-- BEGIN Page excerpt --
+ On this “Good Shepherd” Sunday, it is fitting to talk about vocations, especially to the priesthood! The priesthood, of course was instituted by Christ at the Last Supper that he ate with his disciples. After he gives his all really and truly by changing the essential substance of the bread and the wine into his own body and blood which would be equally and unequivocally given the next day on the Cross at Calvary, he tells this band of brothers to “do this from then on, in his memory;” thereby vivifying the very act of remembrance and doing what he did – until the very end of time!
In
the commission of doing comes the institution of the sacrament of Holy Orders. The
Twelve would from then on be priests of the New Testament with, through and in
Jesus their Lord, their Brother and their best Friend.
-- END Page excerpt --
-- BEGIN Data entries --
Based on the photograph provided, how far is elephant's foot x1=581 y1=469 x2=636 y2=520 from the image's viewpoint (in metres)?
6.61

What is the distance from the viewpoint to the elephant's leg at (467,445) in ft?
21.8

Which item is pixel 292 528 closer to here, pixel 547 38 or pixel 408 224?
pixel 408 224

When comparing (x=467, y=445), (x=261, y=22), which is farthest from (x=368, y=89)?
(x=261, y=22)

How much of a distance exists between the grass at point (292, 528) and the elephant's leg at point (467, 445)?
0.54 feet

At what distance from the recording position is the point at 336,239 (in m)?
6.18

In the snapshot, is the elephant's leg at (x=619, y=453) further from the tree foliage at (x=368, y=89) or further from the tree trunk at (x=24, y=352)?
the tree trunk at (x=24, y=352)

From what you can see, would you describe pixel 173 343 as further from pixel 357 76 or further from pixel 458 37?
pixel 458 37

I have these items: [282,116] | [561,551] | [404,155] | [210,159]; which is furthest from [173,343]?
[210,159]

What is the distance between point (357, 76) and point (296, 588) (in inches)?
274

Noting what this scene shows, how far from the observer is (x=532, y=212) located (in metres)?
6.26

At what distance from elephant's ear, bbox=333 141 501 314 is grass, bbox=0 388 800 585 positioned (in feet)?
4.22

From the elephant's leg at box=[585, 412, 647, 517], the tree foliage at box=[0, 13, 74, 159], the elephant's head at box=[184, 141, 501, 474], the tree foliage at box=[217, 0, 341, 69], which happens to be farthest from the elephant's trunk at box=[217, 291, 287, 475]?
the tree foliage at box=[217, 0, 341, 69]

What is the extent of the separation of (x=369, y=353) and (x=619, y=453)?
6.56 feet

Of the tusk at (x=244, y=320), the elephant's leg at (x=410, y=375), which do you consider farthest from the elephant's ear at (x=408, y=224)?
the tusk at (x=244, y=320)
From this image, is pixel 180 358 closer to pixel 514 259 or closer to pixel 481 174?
-- END Data entries --
- Goal of the exercise -
Carry on the Good Shepherd Sunday text on the priesthood, starting after its last sentence.

- The answer -
I think that it could be safe
to say that Jesus asked them, in preparing them for that great moment or
ordination, three questions: 1) Can you suffer, extraordinarily? 2) Can you
pray, uncommonly deeply? 3) Can you be a friend to others, exhaustively and to
the very end? He didn’t ask them if they were smart, if they went to college,
or if they were on the dean’s list: he asked them the practical question of
life as a shepherd, which would mirror his life as shepherd. Not that
intelligence, and academic ability is not very important for the modern priest,
but what is most important is whether the candidate can suffer, really suffer;
pray, really pray; and be a friend to all kinds of people, to the very end?
And isn’t this actually what
Jesus’ Father must have asked his Son, the Word, (Second Person of the Blessed
Trinity) who volunteered to come to earth to save us from our sin: Son, can you
suffer? can you pray? can you be a true friend and shepherd of those people to
the bitter end – which would mean a brutal death on the cross? Jesus
immediately said: YES! YES! YES! for them and for their salvation I am ready to
go! And he came to us as our friend, as our shepherd, as our Lord and God.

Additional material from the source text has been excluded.